Questions on the material.
[1] Answer these about the generalised-models post below:
(a) What are the features of the model M_r built from the morphism r?
(b) In the diagram, what color marks the Q_r probabilities?
(c) Why was E dropped from the definition of a generalised model?
[2] Can you extract everything in the generalised-models post below from "The rest of" down to "distribution on $E$ .", copying it word for word?

Quoted passage.
•••

I've already talked about generalised models. The aim is not only to have a universal system for modelling any agent's mental model - universality is pretty easy to get - but a system where it's easy to recreate these mental models. And then analyse the transition between models.

This post will show that if there is a morphism $r$ between two models (say, between ideal gas laws and models of atoms bouncing around), then there is an underlying model for that morphism.

Specifically, if $r$ is a morphism between $M_{0} = (F_{0}, Q_{0})$ and $M_{1} = (F_{1}, Q_{1})$ , then there is a generalised model $M_{r}$ defined from $r$ . The features of this model are the combination of the features of the two models: $F_{0} ⊔ F_{1}$ , and there are natural morphisms $r_{0}$ and $r_{1}$ from this underlying model to $M_{0}$ and $M_{1}$ :

Now, if $W_{0}$ and $W_{1}$ are the sets of possible worlds for $M_{0}$ and $M_{1}$ , then $W_{0} \times W_{1}$ is the set of possible worlds for $M_{r}$ . Then since $r$ is a relation between $W_{0}$ and $W_{1}$ , it can be seen as subset of $W_{0} \times W_{1}$ . And the $Q_{r}$ is a probability distribution over this subset $r$ .

What this means is that $Q_{r}$ measures how probability 'flows' from worlds in $M_{0}$ to worlds in $M_{1}$ . If $(w_{0}, w_{1})$ is an element of $r$ , then $Q_{r} (w_{0}, w_{1})$ measures how much probability is flowing from $w_{0}$ to $w_{1}$ . The actual probability of $w_{0}$ is the sum of all probability flowing out of it; that of $w_{1}$ , the sum of the probability flowing into it.

See for example this diagram, where the $Q_{0}$ probabilities are indicated in blue, those of $Q_{r}$ in black, and those of $Q_{1}$ in red. The probabilities $Q_{0}$ and $Q_{1}$ are the sum of the relevant probabilities $Q_{r}$ on the "edges" connecting to those points:

The distribution $Q_{r}$ is non-unique, though. The following two examples show situations with the same $Q_{0}$ and $Q_{1}$ , but different $Q_{r}$ :

The rest of this post will be dedicated to prove the existence of the underlying model for the morphism $r$ ; it can be skipped if you aren't interested.

Proof of underlying model

Definitions

Previous posts on generalised models defined them as triplets $M = (F, E, Q)$ , with $F$ a set of features, $W = 2^{¯ ¯¯ ¯ F}$ the set of possible worlds for those features, $E \subset W$ a subset of environments, and $Q$ a probability distribution on $E$ .

But $E$ was mainly superfluous, as $Q$ can be extended to a probability distribution on all of $W$ just by setting it to be zero on $W - E$ . Thus $E$ was dropped from the definition.

•••

Provided material.

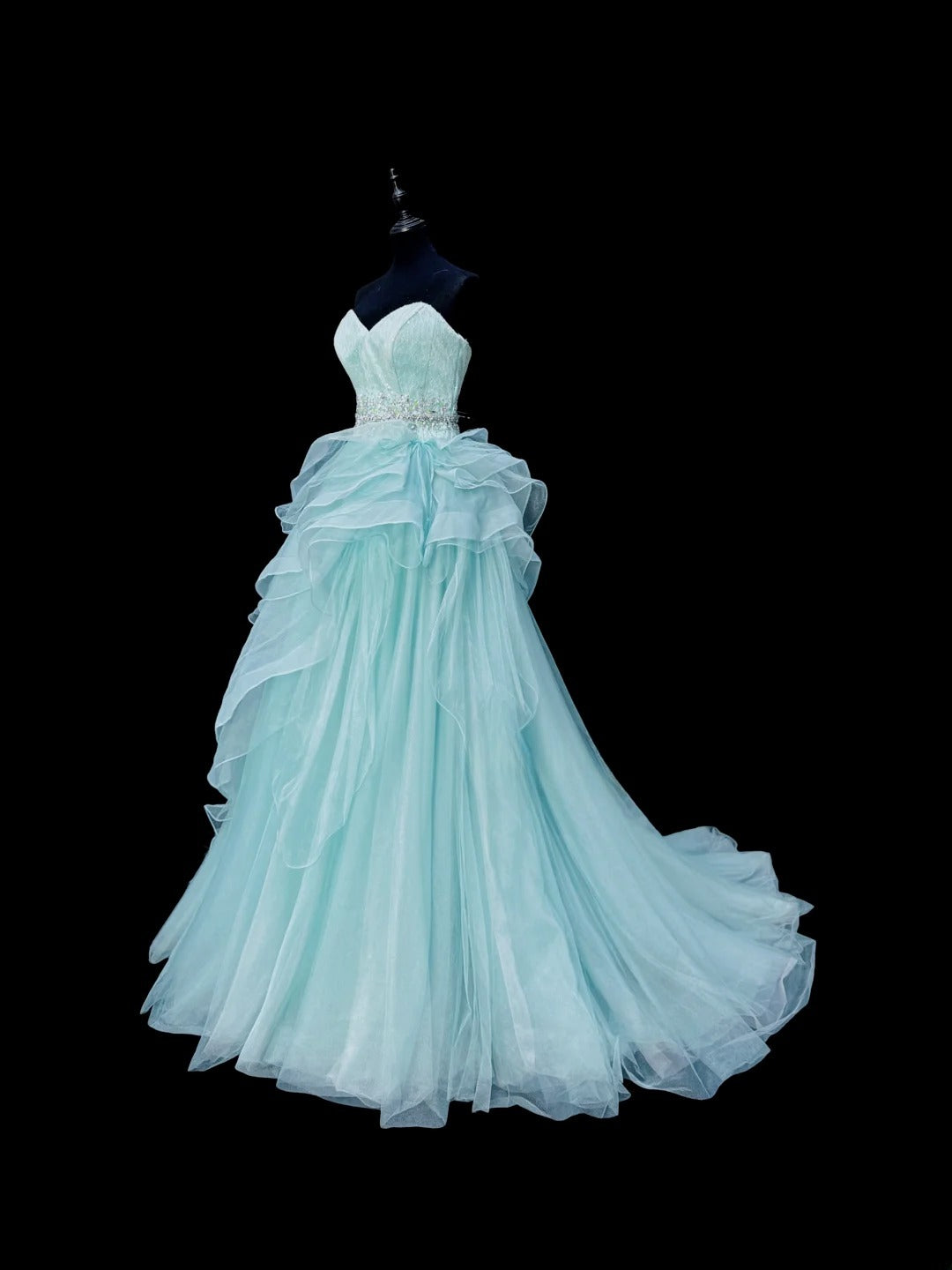 Beauty Prom Dress Sweetheart Tiered Sweet 16 Dress Evening Dress D2835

•••

Answer set.
[1]
(a) They combine the features of the two models: F_0 ⊔ F_1.
(b) Black.
(c) Because Q can be extended to a probability distribution on all of W by setting it to zero on W − E, which made E mainly superfluous.

[2]
The rest of this post will be dedicated to prove the existence of the underlying model for the morphism $r$ ; it can be skipped if you aren't interested.

Proof of underlying model

Definitions

Previous posts on generalised models defined them as triplets $M = (F, E, Q)$ , with $F$ a set of features, $W = 2^{¯ ¯¯ ¯ F}$ the set of possible worlds for those features, $E \subset W$ a subset of environments, and $Q$ a probability distribution on $E$ .